The migration of the personal computer into the workforce changed the business world forever. The advantages a personal computer had over a mid-range system terminal were the personal computer was classified as an "intelligent terminal" with a hard drive, memory and storage capacity with the ability to use other applications instead of being restricted to one application. The personal computer boom created a demand in the job force for computer technician, application specialist, network technician and microcomputer support technician.

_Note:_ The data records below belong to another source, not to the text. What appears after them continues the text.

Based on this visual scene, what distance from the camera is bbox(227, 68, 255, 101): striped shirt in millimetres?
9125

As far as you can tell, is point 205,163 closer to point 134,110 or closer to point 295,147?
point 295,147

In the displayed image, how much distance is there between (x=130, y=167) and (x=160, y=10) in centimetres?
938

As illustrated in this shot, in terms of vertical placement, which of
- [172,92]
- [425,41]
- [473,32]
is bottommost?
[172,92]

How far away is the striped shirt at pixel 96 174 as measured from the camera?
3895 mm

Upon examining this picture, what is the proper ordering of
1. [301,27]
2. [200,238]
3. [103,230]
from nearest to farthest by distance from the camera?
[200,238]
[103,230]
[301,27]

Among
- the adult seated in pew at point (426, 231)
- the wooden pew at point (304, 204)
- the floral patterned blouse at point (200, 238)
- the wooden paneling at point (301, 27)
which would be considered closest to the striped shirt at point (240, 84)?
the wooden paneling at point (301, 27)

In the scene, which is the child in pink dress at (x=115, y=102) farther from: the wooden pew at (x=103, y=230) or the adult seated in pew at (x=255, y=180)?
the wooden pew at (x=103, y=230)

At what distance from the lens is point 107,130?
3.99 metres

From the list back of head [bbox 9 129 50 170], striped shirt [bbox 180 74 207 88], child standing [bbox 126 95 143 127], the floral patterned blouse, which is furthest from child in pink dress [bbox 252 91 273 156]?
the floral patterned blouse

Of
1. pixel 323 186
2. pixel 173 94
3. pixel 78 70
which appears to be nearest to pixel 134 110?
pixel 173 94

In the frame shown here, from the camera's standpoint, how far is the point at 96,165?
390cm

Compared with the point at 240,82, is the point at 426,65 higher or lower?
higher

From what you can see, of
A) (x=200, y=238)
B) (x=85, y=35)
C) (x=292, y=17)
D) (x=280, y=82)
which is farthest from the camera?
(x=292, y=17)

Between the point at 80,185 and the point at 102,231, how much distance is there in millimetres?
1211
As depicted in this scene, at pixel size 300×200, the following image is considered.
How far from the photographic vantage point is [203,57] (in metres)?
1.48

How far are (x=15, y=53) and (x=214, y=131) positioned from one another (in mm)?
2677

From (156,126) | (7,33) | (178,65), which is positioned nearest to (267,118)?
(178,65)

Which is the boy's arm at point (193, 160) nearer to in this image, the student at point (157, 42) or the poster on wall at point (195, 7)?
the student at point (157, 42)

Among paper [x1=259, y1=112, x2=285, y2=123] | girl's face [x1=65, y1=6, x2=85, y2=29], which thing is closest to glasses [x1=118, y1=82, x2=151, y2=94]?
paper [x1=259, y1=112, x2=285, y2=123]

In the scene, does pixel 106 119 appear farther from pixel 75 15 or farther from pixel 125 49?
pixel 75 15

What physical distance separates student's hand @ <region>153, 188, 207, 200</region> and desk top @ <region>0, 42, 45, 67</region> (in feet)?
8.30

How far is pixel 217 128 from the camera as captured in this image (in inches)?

1986 -1990: The New Age of Information

Many businesses began to realize computers could increase productivity and eliminate tedious manual tasks performed by employees. The new age of information changed the way in which management viewed computers. Instead of looking at the personal computer as "burden" in the workplace, most businesses began to allocate funds for employees to be trained in computer applications. New degree fields emerged (Information Systems Management) which merged the concept of applying software applications to business strategies.

1990 – 1998: Windows Operating Systems

Parallel to the explosion of personal computer usage in the workforce, Microsoft would introduce its version of the Windows Operating System to the public through Windows 3.1 to the most current version, Windows 7. These versions added new features focused on needs of users and businesses. Windows Operating Systems featured plug and play technology, work group management technology (to share files between users working on the same project) with the ability to operate on 32 to 64 bit technology. For businesses using server technologies, Microsoft created Windows-based server applications such as Windows 2008. Computer training institutes such as ComputerPrep (www.computerprep.com) began to develop courses in microcomputer technology to teach skills for use of Windows in the workplace.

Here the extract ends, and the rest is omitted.